### Text section
Application number: US15/916,463
Authority: US
Inventors: Ralph Howard THOMPSON; Brian Albert HARVEY
Original assignee: Individual
Current assignee: Individual
Priority date: 2017-03-09
Filing date: 2018-03-09
Publication date: 2018-09-13

Abstract

Provided is a method of recycling rubber including grinding rubber to be recycled, drying said rubber in a heated, vertically-oriented blender, compressing the rubber in a compressor, and extruding the rubber through an extruder and onto a conveyor. Also provided is a system for carrying out the method and recycled rubber product produced by the same.

Description

This application is claims the benefit of the filing date under 35 U.S.C. § 119(e) of U.S. Provisional Application for Patent Ser. No. 62/469,002, filed Mar. 9, 2017, which is incorporated herein by reference.

TECHNICAL FIELD

The present disclosure relates to a method and system for recycling rubber, as well as the recycled rubber product made by the method.

BACKGROUND

There are two main scrap designations commonly known to producing polymers: “IP,” a common term for by-product of the reactor that didn't achieve the full reactor cycle, but has the physical properties of the polymer, and “PCU,” process contaminated units that comprise excess dirt, volatiles, and moisture.

### Stated task
Decide whether each statement agrees with the rubber recycling patent text, answering yes or no and quoting the words from the text that settle it. (a) The method dries the rubber in a heated, vertically-oriented blender. (b) The filing date is the same as the priority date. (c) "PCU" names reactor by-product that did not complete the full reactor cycle.

### Information supplied
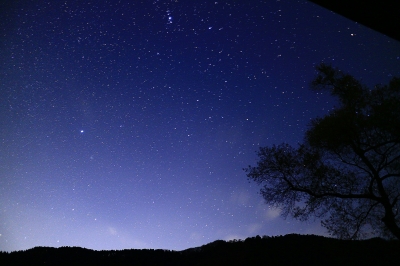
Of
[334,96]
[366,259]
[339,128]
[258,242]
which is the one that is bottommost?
[366,259]

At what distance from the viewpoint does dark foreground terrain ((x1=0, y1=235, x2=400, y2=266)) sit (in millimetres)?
10445

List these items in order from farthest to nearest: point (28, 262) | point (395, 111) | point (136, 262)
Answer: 1. point (395, 111)
2. point (136, 262)
3. point (28, 262)

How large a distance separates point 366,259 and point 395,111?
263 inches

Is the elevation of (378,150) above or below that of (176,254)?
above

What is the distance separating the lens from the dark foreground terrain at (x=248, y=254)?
411 inches

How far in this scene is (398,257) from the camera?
10570 millimetres

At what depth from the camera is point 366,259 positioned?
10.5 metres

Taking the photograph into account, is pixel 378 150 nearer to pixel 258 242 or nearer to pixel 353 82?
pixel 353 82

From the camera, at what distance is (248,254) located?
37.4ft

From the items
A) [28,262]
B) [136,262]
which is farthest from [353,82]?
[28,262]

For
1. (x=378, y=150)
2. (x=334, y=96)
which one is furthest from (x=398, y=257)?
(x=334, y=96)

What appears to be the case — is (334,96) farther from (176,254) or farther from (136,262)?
(136,262)

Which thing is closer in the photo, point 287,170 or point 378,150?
point 378,150

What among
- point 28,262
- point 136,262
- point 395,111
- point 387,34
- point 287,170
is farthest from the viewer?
point 287,170
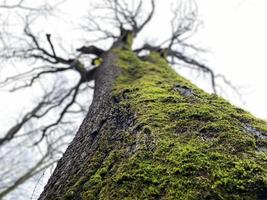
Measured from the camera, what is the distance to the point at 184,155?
5.34ft

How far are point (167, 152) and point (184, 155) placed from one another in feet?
0.35

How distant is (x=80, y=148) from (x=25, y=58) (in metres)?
4.87

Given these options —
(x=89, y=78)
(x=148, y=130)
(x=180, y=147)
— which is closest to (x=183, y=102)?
(x=148, y=130)

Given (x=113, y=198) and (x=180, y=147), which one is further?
(x=180, y=147)

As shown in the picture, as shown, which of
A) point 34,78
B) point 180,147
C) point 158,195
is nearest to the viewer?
point 158,195

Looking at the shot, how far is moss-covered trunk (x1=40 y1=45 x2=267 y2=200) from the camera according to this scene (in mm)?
1422

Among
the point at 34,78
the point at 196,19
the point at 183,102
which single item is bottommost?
the point at 183,102

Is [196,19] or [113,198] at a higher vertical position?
[196,19]

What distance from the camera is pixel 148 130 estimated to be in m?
2.01

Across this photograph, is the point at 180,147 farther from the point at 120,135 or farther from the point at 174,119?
the point at 120,135

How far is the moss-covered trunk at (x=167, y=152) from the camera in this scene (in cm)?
142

### Output for this exercise
(a) Yes: "drying said rubber in a heated, vertically-oriented blender"
(b) No: "Priority date: 2017-03-09" and "Filing date: 2018-03-09"
(c) No: "“PCU,” process contaminated units that comprise excess dirt, volatiles, and moisture"